Sabine Tschäge ist neue Deutschland-Achter Bundestrainerin. Das erfolgsverwöhnte Paradeboot des Deutschen Ruderverbandes (DRV) will in neuer Besetzung zurück zu alter Schlagkraft finden. Foto: Roland Weihrauch/dpa

Schwierige Mission: Achter auf Suche nach alter Schlagkraft

Dortmund (dpa) – Eine neue Trainerin, ein neuer Schlagmann und zwei Umbesetzungen – dem Deutschland-Achter steht die wohl kniffligste Mission seit Jahren bevor.

Nach dem enttäuschenden siebten WM-Rang im vergangenen September geht die Sorge um, dass das über Jahre erfolgsverwöhnte Paradeboot des Deutschen Ruderverbandes (DRV) die Qualifikation für die Olympischen Spiele 2024 in Paris verpassen könnte. 

Ein solches für die Sportart düsteres Szenario will die seit März tätige Sabine Tschäge unter allen Umständen abwenden. «Wir alle fiebern der neuen Saison entgegen. Wir werden kämpfen und wollen nicht nur nach Paris, sondern wir wollen auch den Kontakt zu den Medaillenplätzen wieder herstellen», sagte die 52 Jahre alte Achter-Trainerin voller Hoffnung auf eine Rückkehr der Crew vom Dortmunder Stützpunkt zu alter Schlagkraft.

Erste Frau, die sich dieser Aufgabe stellt

Die nach dem Gewinn der olympischen Silbermedaille mit dem Leichtgewichts-Männer-Zweier in Tokio als DOSB-Trainerin des Jahres 2021 ausgezeichnete Tschäge ist die erste Frau, die sich dieser im Rudersport exponierten Aufgabe stellt. Mit der Nachfolgerin von Uwe Bender, der das Großboot seit 2017 erfolgreich gecoacht hatte und aus gesundheitlichen Gründen einstweilen nicht mehr als Trainer zur Verfügung steht, sind in der Verbandsspitze viel Hoffnungen verbunden. 

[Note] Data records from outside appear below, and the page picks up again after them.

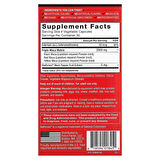 Force Factor Maca Max Maximize Performance Black Maca, Red Maca, & Yellow Maca  2000mg, 120 Cap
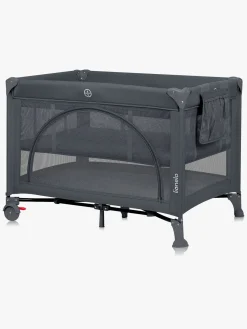 Børn Lionelo Børnesenge & Tilbehør></noscript>LAURA Weekendseng, Grey Concrete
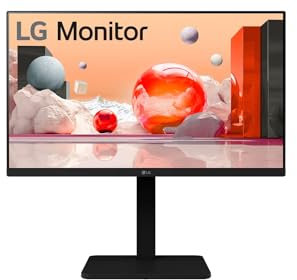 LG Monitor 24BA450-B 24BA450B (24BA450-B)
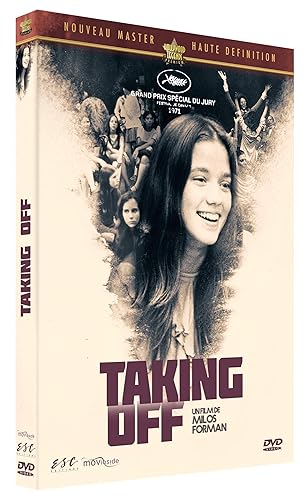 Taking Off (1971) NON-USA FORMAT, PAL, Reg.0 Import - France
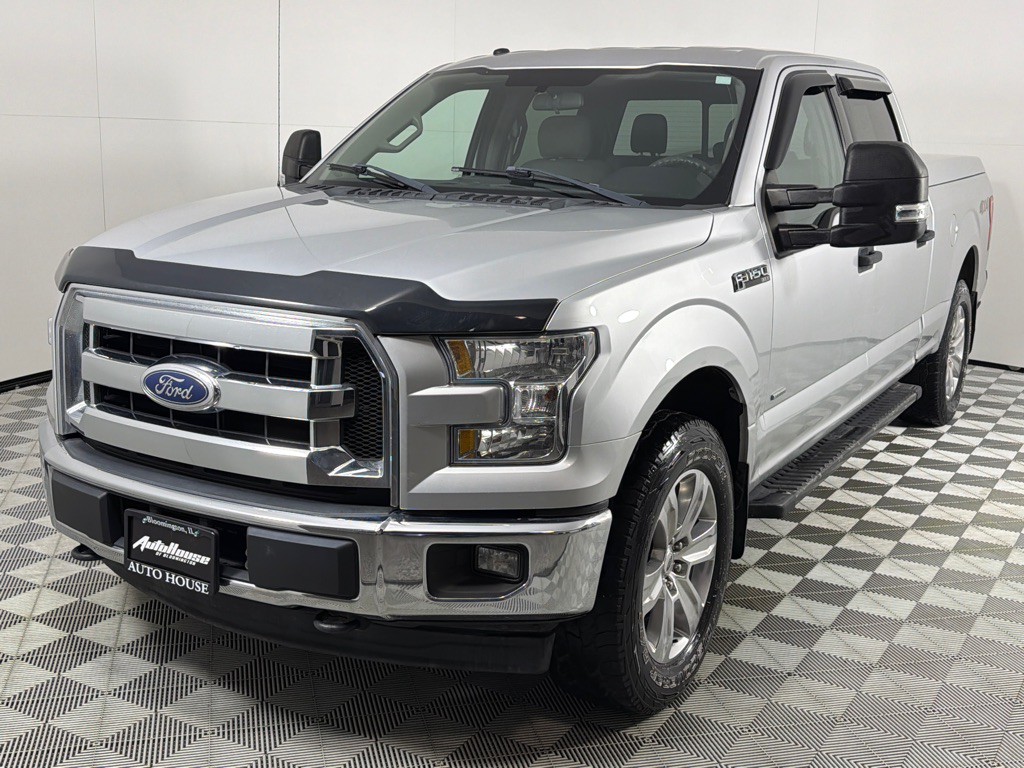 2017 Ford F-150 Image 9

Die hohen Erwartungen können Tschäge nicht schrecken: «Ich mag solche Herausforderungen. Mich hat es generell stolz gemacht, dass ich den Achter trainieren darf – unabhängig davon, dass ich das als erste Frau machen darf.» Auf der Suche nach einer Crew, die bei der WM im September den für die direkte Olympia-Qualifikation nötigen fünften Platz schaffen kann, hat Tschäge das im Vorjahr umfassend umgebaute Team moderat verändert.

Mit Marc Kammann (Hamburg) und Max John (Rostock) kommen lediglich zwei neue Ruderer dazu. Es überrascht aber, dass sich mit Kammann einer der beiden Neulinge gleich als Schlagmann beweisen darf. Steuermann Jonas Wiesen (Treis-Karden) bewertete die ersten Wochen im neuen Boot positiv: «Das Konstrukt ist gefestigter als 2022. Inzwischen sind viele Dinge automatisiert.»

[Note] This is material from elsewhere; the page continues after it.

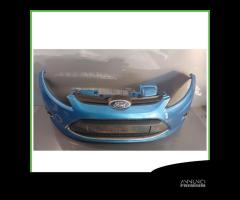 Paraurti Anteriore FORD FIESTA CB1 Berlina BLU VIS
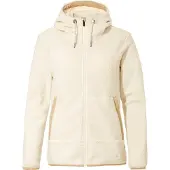 Vaude Manukau Ii Fleecejacka Med Dragkedja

Fortschritte nicht nur beim Achter

Eine frühe internationale Standortbestimmung steht Ende Mai bei der EM in Bled (Slowenien) an, wo es zum Kräftemessen mit Weltmeister Großbritannien und dem WM-Zweiten aus den Niederlanden kommt. Weitere Starts vor der WM sind bei den Weltcups in Varese (16. bis 18. Juni) und Luzern (7. bis 9. Juli) geplant. «Die Olympia-Qualifikation hat oberste Priorität», sagte Tschäge und warb um Geduld für die im Schnitt 24,7 Jahre alte Crew.  

Bundestrainerin Brigitte Bielig sieht nicht nur beim Achter, sondern auch bei der restlichen DRV-Flotte Fortschritte. Nach dem historisch schlechten WM-Auftritt im vergangenen Jahr hofft sie auf möglichst viele Paris-Tickets in den 14 olympischen Bootsklassen.

«2022 war ein sehr schwieriges Jahr für uns alle. Aber mein Eindruck ist, dass wir Schritte nach vorn gemacht haben. Es ist viel passiert im Herbst und Winter», sagte die Dresdnerin. Für die Zeit nach den Olympischen Spielen in Paris stellte die seit 1990 für den DRV tätige dienstälteste Trainerin einen Rückzug in den Ruhestand in Aussicht: «Ich denke, nach 2024 ist Schluss.»